Des études antérieures indiquent que la culture, la croyance religieuse, l’identité géographique et le degré de transformation (slow versus fast food) affectent fortement la consommation des produits alimentaires. L’objectif de cette étude est de déterminer les produits alimentaires les plus préférés pour les consommateurs urbains de Tahoua. La méthode du bloc complet équilibré ayant deux douze produits alimentaires a été utilisée pour collecter les données auprès de cent soixante répondants. Par question, il a été demandé à chaque répondant de choisir quatre produits alimentaires les plus importants et quatre produits alimentaires les moins importants. La différence entre les options les plus importantes et celles des moins importantes cadre avec la théorie de l’utilité aléatoire.

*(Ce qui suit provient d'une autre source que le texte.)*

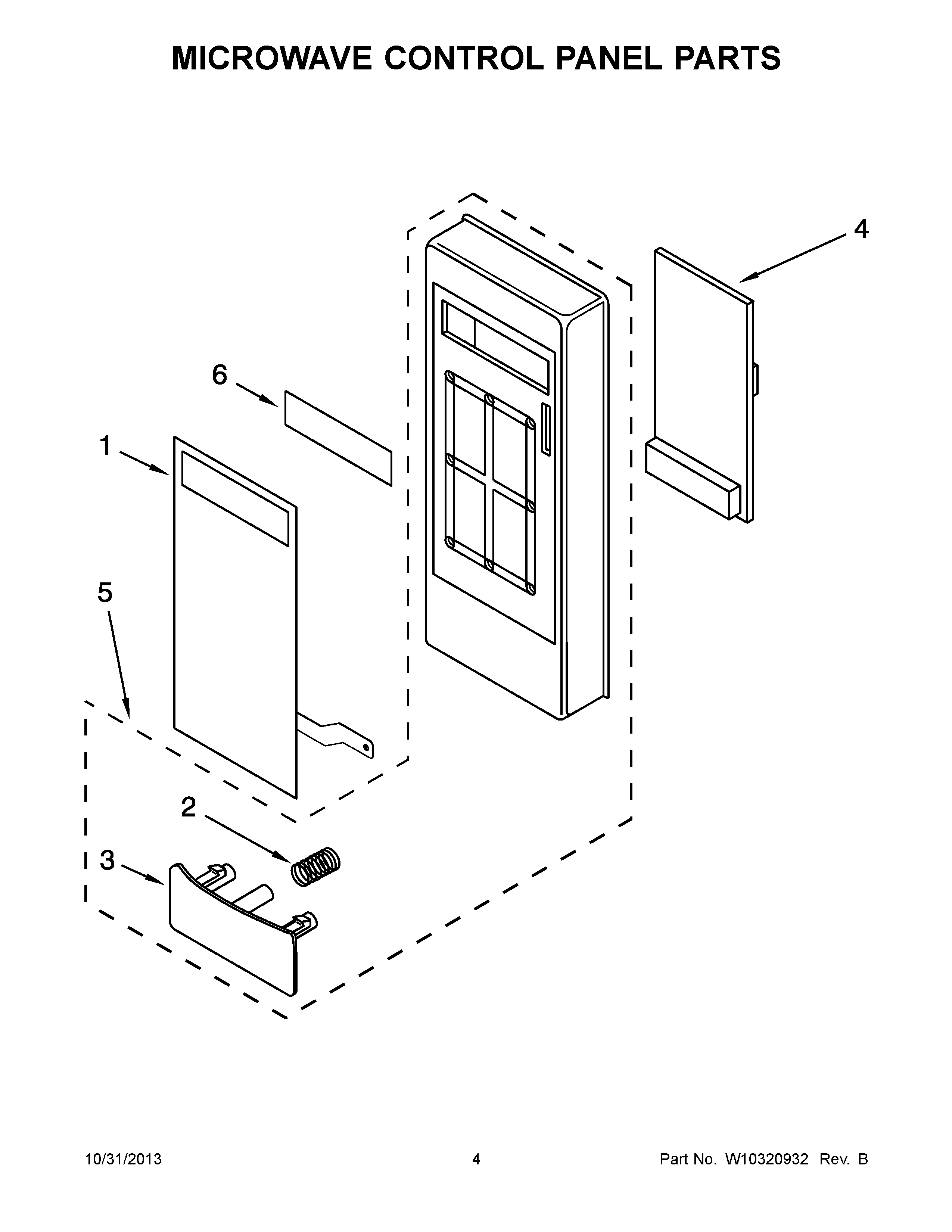 MICROWAVE CONTROL PANEL PARTS

4

6

1

5

2

3

10/31/2013

4

Part No. W10320932 Rev. B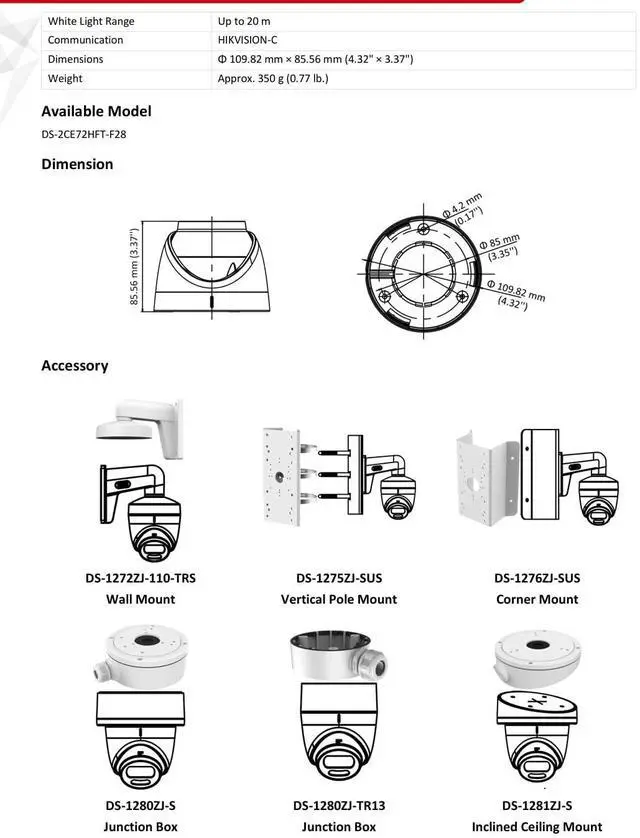 | White Light Range | Up to 20 m |
|---|---|
| Communication | HIKVISION-C |
| Dimensions | Φ 109.82 mm × 85.56 mm (4.32" × 3.37") |
| Weight | Approx. 350 g (0.77 lb.) |

Available Model

DS-2CE72HFT-F28

Dimension

85.56 mm (3.37")

Φ 4.2 mm (0.17")

Φ 85 mm (3.35")

Φ 109.82 mm (4.32")

Accessory

DS-1272ZJ-110-TRS
Wall Mount

DS-1275ZJ-SUS
Vertical Pole Mount

DS-1276ZJ-SUS
Corner Mount

DS-1280ZJ-S
Junction Box

DS-1280ZJ-TR13
Junction Box

DS-1281ZJ-S
Inclined Ceiling Mount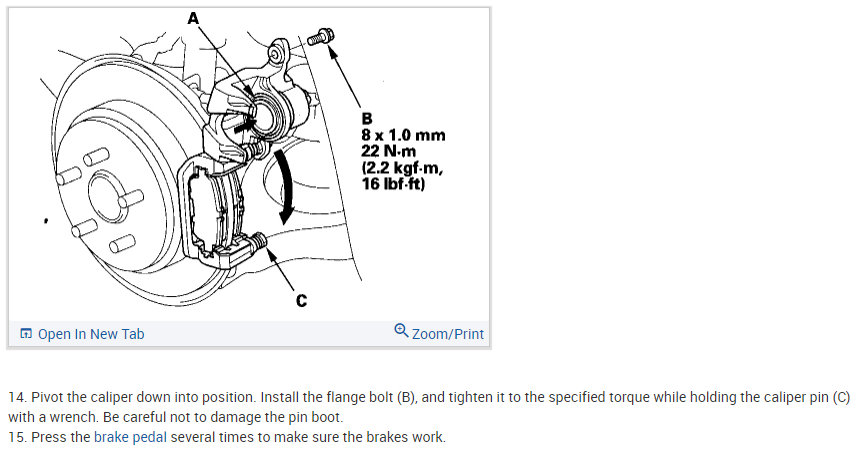 A

B
8 x 1.0 mm
22 N·m
(2.2 kgf·m,
16 lbf·ft)

C

Open In New Tab
Zoom/Print

14. Pivot the caliper down into position. Install the flange bolt (B), and tighten it to the specified torque while holding the caliper pin (C) with a wrench. Be careful not to damage the pin boot.
15. Press the brake pedal several times to make sure the brakes work.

Les résultats indiquent que la majorité des enquêtés sont des hommes mariés, sans instruction et ayant un revenu faible et une famille de grande taille. Les résultats révèlent que le lien est bien établi entre le changement climatique, le cadre de vie et le régime alimentaire du consommateur. Les résultats montrent également que les céréales, la viande, les épices/condiments et l’huile sont les produits alimentaires les plus importants pour les consommateurs. Finalement, les résultats révèlent que les caractéristiques socio-économiques influencent fortement les préférences des consommateurs avec une grande variabilité entre les différentes catégories. La tendance générale montre que les consommateurs urbains sont des grands consommateurs de viande. Si cette tendance persiste, la population, surtout les vieux, risque de développer des maladies cardiovasculaires. Par ailleurs, les résultats suggèrent que la valeur des produits alimentaires d’origine végétale est généralement plus élevée relative à celle des produits d’origine animale.

Les résultats de cette étude permettront de mettre en place des stratégies pour une consommation diversifiée des produits alimentaires, de développer une segmentation du marché et d’améliorer significativement les revenus des agents économiques intervenant dans la chaine de valeur des produits alimentaires. En outre, une sensibilisation chez les jeunes consommateurs sans instruction augmenterait fortement la demande des produits alimentaires. Ce qui se traduira par un gain social important pour la collectivité. Les limites de cette étude résident du fait qu’elle couvre un petit échantillon, un seul milieu urbain et une liste non exhaustive des produits alimentaires. L’étude de la stabilité de ces coefficients en fonction du temps et du milieu serait un atout. Une autre piste de recherche est de comparer les résultats du dispositif bloc complet équilibré avec ceux du bloc incomplet équilibré. Enfin, la prise en compte de ces résultats est capitale pour le développement des stratégies innovantes et des politiques alimentaires durables permettant de booster la demande de ces produits, améliorant ainsi les revenus et la sécurité alimentaire et nutritionnelle des couches les plus vulnérables de la population.